# Reptile cage as Mouse cage



## Paziqi (Feb 10, 2010)

My father and his girlfriend gave me two cages that they used to use for keeping and breeding snakes. I'd like to use them for the mice, but wanted to check and make sure there's nothing dangerous about them, since they were designed for snakes, and not mice.

I can't remember what he called it, but it's made of a pressed wood that is coated front and back to be impervious to liquids. The front is plexiglass; the top looks to be regular door screen. The cage in the picture is broken into 5 compartments, each with a separate lid. The compartments are 12in by 24in. The 2nd cage is pretty much the same as the one in the pictures, except it is 2 24in by 24in compartments.


----------



## Rhasputin (Feb 21, 2010)

Looks fine to me. 
Looks really organized!


----------



## Paziqi (Feb 10, 2010)

Rhasputin said:


> Looks really organized!


Yeah, my dad built them. He's an organized sort of fellow. Me on the other hand... :roll: Though my bin cages don't look too bad once I'm done with them.


----------



## Rhasputin (Feb 21, 2010)

It reminds me of what people keep their racing or tumbling pigeons in at shows, and fairs. Well, the pigeon ones are usually wood on top, bottom and sides, and mesh with a latch on the front, but it's the same thing essentially. x)


----------



## Cait (Oct 3, 2008)

If the top is mesh as you say there should be enough ventilation, and the size sounds good too. Having been made for snakes they'd have to be escape proof too  I don't know if there are any corners to get nibbled but it looks fine to me.


----------



## Paziqi (Feb 10, 2010)

MouseBreeder said:


> If the top is mesh as you say there should be enough ventilation, and the size sounds good too. Having been made for snakes they'd have to be escape proof too  I don't know if there are any corners to get nibbled but it looks fine to me.

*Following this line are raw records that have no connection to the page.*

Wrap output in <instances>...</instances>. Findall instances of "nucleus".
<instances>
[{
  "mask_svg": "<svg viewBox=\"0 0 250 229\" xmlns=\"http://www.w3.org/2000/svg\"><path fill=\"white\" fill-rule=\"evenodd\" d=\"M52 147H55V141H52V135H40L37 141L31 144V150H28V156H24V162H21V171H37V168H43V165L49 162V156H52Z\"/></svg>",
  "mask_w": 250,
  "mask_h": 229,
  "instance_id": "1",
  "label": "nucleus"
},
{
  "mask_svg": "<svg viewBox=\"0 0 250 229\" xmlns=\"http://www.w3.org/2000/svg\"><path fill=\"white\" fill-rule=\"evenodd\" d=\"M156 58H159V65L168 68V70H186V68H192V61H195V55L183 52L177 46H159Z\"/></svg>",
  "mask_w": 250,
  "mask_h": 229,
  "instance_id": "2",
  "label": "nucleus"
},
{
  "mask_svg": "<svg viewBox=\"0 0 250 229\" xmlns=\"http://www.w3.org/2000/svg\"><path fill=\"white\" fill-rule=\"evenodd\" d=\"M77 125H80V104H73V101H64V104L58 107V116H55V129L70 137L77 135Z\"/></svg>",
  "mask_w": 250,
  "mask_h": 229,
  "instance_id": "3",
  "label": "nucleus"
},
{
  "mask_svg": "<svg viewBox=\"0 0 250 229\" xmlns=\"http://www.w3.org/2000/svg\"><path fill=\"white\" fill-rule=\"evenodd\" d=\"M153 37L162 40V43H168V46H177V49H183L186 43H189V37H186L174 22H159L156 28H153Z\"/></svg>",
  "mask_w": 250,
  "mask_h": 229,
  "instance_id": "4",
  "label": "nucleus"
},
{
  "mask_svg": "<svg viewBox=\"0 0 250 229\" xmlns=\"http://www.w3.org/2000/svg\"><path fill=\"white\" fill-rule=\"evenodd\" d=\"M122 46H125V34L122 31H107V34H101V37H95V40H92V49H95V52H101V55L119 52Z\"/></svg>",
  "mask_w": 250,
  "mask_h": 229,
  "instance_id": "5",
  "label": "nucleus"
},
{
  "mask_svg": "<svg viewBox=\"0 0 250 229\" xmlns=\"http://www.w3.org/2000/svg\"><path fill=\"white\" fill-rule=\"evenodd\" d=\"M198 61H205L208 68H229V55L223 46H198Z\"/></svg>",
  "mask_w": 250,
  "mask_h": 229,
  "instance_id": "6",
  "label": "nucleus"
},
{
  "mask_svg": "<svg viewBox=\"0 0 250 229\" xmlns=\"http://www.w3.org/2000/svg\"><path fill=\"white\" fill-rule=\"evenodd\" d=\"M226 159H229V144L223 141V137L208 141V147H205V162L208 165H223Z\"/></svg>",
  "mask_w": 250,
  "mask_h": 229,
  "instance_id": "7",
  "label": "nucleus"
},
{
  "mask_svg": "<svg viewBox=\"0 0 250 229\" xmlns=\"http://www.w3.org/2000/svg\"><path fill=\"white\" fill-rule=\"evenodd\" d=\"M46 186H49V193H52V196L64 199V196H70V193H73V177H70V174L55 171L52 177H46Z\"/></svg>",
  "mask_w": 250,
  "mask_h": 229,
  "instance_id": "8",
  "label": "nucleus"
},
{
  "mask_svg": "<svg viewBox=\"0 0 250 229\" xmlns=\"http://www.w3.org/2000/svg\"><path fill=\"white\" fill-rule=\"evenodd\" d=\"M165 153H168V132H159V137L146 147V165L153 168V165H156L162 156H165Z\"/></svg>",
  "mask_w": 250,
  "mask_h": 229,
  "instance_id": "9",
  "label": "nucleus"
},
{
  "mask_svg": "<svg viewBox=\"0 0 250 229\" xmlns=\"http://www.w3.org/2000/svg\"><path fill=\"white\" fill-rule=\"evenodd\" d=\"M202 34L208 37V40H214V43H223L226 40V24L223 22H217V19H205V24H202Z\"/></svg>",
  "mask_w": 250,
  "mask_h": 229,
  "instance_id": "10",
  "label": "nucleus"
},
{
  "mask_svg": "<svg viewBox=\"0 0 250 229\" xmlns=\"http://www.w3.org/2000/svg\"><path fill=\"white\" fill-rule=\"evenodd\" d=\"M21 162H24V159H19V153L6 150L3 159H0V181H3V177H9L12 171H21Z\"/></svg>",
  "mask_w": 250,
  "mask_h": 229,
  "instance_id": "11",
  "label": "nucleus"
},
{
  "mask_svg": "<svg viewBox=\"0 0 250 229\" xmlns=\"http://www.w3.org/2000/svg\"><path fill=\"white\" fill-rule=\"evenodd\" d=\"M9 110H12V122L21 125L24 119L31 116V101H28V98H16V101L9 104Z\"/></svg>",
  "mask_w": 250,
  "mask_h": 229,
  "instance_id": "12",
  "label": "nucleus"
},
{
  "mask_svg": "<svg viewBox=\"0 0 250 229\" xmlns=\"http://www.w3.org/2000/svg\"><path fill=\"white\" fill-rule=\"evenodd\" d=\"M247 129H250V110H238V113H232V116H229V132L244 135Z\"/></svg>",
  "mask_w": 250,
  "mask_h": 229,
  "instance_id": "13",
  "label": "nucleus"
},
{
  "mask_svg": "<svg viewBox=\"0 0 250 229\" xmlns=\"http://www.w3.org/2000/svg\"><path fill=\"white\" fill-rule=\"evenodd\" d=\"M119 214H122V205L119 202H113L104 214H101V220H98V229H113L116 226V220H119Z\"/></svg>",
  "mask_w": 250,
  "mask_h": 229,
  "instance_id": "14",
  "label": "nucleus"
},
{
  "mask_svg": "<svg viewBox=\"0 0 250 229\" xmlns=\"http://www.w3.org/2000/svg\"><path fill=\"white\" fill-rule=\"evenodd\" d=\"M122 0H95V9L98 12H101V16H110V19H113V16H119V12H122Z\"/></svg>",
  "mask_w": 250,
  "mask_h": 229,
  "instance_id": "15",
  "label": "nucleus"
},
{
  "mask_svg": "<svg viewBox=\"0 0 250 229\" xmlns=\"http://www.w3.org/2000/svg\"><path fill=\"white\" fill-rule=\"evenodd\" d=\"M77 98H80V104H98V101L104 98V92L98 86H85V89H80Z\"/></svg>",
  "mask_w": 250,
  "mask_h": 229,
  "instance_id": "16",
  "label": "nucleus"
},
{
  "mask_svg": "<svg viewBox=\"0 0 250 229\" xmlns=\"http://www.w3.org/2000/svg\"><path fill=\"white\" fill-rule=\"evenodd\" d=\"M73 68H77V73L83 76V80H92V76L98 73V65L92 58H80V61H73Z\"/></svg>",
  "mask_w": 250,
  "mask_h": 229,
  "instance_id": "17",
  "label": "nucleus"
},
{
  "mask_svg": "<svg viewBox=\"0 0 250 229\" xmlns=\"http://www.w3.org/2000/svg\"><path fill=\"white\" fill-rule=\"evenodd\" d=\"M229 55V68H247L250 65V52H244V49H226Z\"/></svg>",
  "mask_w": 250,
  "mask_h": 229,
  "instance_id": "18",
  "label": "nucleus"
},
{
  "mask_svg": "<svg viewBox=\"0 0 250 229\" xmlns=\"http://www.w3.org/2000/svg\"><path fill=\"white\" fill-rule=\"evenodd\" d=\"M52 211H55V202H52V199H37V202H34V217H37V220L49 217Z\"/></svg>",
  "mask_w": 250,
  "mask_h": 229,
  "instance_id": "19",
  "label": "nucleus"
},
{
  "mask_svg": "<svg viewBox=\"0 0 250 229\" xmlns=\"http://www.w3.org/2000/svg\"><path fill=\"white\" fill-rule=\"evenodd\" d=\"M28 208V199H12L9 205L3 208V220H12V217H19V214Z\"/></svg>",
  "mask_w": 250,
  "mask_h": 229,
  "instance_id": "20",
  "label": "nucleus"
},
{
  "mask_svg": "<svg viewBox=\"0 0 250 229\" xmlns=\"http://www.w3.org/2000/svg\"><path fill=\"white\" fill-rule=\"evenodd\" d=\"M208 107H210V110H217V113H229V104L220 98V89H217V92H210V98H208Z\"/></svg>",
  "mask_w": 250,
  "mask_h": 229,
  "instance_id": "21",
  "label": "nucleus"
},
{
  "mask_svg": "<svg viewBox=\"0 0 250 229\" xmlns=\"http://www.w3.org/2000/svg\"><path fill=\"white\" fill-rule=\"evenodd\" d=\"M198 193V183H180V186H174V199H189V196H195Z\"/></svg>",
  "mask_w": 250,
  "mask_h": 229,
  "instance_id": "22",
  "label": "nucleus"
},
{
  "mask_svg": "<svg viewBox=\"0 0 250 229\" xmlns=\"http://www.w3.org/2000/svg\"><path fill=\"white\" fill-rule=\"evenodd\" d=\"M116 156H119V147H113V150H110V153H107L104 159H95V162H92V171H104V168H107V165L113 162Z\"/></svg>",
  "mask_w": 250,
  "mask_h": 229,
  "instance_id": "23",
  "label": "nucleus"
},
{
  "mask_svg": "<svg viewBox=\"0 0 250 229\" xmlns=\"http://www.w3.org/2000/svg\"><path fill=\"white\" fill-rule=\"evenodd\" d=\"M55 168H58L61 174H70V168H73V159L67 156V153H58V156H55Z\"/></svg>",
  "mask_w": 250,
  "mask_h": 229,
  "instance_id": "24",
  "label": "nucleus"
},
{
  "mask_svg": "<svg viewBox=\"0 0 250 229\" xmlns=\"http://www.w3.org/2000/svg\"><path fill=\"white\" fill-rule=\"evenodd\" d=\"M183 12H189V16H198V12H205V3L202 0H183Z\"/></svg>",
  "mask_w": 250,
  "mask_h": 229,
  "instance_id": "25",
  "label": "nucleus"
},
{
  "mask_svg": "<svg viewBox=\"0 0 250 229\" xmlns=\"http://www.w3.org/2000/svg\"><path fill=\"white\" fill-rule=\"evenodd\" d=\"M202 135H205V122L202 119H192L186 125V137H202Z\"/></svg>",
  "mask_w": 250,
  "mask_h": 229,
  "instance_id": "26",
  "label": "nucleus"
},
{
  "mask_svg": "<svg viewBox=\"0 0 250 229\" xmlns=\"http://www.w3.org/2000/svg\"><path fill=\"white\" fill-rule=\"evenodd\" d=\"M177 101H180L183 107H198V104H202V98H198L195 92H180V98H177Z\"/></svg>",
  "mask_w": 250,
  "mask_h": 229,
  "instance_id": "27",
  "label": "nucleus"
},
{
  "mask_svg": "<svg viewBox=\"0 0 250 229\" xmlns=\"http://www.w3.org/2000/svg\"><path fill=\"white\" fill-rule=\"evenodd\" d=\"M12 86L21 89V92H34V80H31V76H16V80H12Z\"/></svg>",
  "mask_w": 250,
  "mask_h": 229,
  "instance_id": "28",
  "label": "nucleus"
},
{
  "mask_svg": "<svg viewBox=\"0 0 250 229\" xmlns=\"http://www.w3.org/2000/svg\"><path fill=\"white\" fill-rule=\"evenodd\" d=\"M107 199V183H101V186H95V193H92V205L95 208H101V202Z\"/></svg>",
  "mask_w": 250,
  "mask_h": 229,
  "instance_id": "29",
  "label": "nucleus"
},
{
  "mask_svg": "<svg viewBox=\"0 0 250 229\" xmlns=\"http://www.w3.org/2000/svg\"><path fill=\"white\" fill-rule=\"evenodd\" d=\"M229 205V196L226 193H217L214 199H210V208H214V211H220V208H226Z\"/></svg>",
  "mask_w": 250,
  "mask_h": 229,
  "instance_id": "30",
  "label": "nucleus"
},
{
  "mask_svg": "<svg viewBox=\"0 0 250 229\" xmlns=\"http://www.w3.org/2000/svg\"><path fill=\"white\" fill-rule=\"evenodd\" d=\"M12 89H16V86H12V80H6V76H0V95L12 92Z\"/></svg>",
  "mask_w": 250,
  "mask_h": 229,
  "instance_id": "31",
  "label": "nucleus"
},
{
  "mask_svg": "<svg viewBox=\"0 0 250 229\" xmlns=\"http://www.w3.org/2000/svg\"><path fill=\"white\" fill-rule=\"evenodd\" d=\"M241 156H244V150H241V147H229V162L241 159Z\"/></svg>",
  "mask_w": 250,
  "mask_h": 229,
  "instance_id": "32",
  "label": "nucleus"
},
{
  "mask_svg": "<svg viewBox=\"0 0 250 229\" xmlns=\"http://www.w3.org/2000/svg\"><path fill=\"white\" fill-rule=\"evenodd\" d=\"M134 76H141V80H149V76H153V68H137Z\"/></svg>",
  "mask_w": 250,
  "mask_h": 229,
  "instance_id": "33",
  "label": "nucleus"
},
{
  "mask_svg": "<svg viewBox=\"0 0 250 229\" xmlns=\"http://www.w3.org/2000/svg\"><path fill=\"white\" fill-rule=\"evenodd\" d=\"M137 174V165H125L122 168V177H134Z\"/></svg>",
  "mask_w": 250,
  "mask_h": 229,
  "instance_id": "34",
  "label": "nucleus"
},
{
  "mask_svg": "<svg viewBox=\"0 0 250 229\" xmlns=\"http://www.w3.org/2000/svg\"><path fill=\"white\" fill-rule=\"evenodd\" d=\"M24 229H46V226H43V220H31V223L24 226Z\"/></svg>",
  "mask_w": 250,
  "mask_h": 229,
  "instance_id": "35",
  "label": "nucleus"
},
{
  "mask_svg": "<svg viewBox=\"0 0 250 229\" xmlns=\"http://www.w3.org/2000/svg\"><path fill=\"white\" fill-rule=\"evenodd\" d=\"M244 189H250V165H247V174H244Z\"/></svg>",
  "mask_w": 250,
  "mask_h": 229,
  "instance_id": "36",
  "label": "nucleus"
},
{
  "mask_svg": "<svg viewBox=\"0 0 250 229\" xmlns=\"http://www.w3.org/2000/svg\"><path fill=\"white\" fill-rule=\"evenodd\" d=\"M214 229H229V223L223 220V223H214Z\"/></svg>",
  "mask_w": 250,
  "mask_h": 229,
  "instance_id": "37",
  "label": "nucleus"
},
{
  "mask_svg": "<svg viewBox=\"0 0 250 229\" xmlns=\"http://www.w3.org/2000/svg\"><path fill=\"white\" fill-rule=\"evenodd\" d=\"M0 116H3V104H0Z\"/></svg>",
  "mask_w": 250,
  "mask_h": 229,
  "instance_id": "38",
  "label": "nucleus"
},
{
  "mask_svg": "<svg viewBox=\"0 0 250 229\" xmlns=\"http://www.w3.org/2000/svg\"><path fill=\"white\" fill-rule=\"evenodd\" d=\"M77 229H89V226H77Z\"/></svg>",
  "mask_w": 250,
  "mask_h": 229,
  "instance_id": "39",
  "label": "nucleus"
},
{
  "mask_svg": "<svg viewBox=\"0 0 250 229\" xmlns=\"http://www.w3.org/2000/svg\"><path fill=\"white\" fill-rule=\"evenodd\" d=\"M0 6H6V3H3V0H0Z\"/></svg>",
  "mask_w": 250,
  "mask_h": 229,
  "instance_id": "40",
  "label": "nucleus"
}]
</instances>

There's a ledge that the lid sits on; I think I'd probably have to pay attention to make sure no one was getting up there to chew on it. Other than that, I don't really see anything that they could get there teeth on.


----------



## april (Apr 8, 2009)

Well if the screen or mesh is made out of the stuff you use for windows and screened in patios, then the mice will be able to chew it. If it is, you could just get chicken wire or mesh to replace it


----------



## Lizzle (Apr 7, 2010)

Is the screen made out of metal or fiberglass? If it's fiberglass, I think the mice could easily chew right through it.

However, this is a really awesome cage idea. I love it!


----------



## Paziqi (Feb 10, 2010)

The screen is metal, but it's thin, and I actually do see a couple spots near the edge that look a little frayed. I'll be sticking hardware cloth over it I think. I have that available, since I use it to make my bin cages.


----------



## windyhill (Jan 19, 2010)

Looks good to me


----------



## Lizzle (Apr 7, 2010)

Sounds good! I would love to get my hands on similar setups!  They look so neat and organized.


----------